Most people would regard these gripes as pedantry of the highest order, but I can’t help it. Tautologies and imprecise language were matters for which I was regularly verbally lashed as a journalistic baby at the hands of crusty sub-editors, usually late at night in smoky newsrooms.
But they are incidents that point to a deeper malaise. For a start, the offending journalists clearly don’t have an old hand metaphorically looking over their collective shoulder. (In truth, it was usually the young pup, summoned to appear before the chief sub, who was doing the “looking over the shoulder” as their work was systematically dissected and rearranged by the master before their humble eyes).
Where have they gone, these wise heads? Cost cut out of the industry, mostly.
In part, they have been swept away by the technological changes that have allowed economies in the news production processes and simultaneously made redundant some of the imperative that drove tight discipline. Tautologies were verboten because space was scarce. There was only so much paper available to be printed on every night, and most of that was lined off to accommodate ads.
Maximising the amount of information was the name of the game, and sloppy wordsmithing or ambiguity was wasteful. But in cyber space, the physical limits are gone.
With them have gone a deeper discipline, however, and that is at the heart of the media malaise that so many of us lament. The loss of a clear distinction between comment and news reporting is one most glaring example.
News reporting used to be pretty straight up and down — “Just the facts, ma’am” and all that. If you are confronted with a need to explain who, what, how, where and when in 50 words or less, you become pretty good at telling a story straight.
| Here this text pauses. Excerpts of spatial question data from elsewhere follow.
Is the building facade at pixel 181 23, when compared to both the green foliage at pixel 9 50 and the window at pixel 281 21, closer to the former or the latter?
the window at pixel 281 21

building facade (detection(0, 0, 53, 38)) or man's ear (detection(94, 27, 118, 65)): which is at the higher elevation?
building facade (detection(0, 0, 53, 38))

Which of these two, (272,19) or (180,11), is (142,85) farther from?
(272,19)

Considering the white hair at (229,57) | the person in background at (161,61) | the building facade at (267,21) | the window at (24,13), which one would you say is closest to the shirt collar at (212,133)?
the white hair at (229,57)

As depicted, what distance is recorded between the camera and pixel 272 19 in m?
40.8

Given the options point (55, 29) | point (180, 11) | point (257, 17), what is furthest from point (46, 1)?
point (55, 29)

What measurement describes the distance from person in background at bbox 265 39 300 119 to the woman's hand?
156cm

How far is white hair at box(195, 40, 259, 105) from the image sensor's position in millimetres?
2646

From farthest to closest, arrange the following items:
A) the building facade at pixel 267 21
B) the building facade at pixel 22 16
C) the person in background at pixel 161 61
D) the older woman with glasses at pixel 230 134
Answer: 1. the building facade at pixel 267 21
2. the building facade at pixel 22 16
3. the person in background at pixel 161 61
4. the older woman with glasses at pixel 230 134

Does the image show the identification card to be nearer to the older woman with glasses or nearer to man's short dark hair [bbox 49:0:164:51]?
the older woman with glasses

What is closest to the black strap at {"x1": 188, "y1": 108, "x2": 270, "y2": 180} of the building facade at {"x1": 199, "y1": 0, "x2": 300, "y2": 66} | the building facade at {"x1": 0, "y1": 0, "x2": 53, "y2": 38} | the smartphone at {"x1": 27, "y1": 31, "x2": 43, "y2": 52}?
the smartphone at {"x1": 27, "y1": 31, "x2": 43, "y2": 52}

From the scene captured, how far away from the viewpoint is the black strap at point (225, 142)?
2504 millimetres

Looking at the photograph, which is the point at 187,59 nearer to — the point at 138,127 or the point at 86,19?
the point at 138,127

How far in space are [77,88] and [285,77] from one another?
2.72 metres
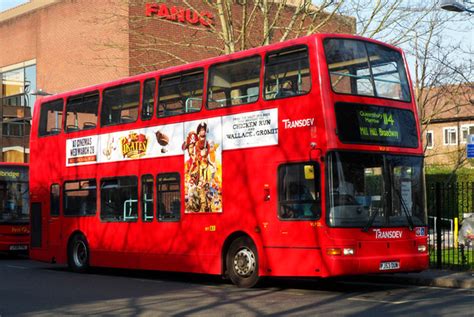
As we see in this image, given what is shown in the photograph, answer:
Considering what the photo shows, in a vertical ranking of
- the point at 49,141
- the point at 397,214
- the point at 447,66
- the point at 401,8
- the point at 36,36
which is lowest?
the point at 397,214

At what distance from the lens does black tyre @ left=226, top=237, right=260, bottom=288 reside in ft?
48.9

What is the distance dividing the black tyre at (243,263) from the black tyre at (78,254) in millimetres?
5303

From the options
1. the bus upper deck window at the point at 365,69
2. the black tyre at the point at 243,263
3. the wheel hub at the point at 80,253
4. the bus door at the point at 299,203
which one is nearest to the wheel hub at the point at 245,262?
the black tyre at the point at 243,263

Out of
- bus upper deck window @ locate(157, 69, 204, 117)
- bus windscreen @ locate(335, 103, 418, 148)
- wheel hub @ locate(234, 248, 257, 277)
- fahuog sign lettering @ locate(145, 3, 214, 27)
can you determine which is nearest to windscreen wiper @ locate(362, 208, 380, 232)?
bus windscreen @ locate(335, 103, 418, 148)

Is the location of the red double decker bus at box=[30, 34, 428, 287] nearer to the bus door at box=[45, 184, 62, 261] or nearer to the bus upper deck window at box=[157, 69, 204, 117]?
the bus upper deck window at box=[157, 69, 204, 117]

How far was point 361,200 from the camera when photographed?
13.7 m

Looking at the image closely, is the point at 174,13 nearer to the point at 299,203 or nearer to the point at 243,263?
the point at 243,263

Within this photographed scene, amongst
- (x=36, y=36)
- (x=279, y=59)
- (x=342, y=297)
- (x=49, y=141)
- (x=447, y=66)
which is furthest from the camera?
(x=36, y=36)

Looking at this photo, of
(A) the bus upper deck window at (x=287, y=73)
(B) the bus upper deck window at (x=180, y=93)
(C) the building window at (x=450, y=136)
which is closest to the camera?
(A) the bus upper deck window at (x=287, y=73)

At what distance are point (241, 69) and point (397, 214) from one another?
13.4ft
But if you are not trained to write that way, and are encouraged by a media environment where some outlets define campaigning journalism as being partisan journalism, it is all too easy to slip into indiscipline.
Another recent example: in the day after the announcement by the Prime Minister that the Government would pursue a pokie reform policy different from that agreed with Independent MP Andrew Wilkie, barely one newspaper simply described the actual policy announced. Every paper focused on the reactions of stakeholders and/or journalists’ interpretations of the implications for the Government, with the explanation of the policy too often described only by implication.
For sufferers of over-sensitivity to poor journalism, there is more bad news. This is not a temporary phenomenon, it is a permanent change. Journalism, as we grew up understanding the term, is no more. People calling themselves journalists are in the broader content industry, which is why the disgraceful behaviour so graphically described in the UK Leveson media inquiry hearings has been allowed to happen.
Jude Law’s private conduct is not news just because it is dug out and published in newspapers. It is content the public wants, so those people producing it are rewarded. Consequently, many news outlets have systematically reinvented themselves to produce that content. Included in that reinvention is the training of people who, while they might call themselves journalists, are taught to perfect practices that run against the grain of every principle that defined what journalism used to be.
Get used to it. And in particular, remember: when you are developing a media campaign for your own business, you need to think carefully about those to whom you talk.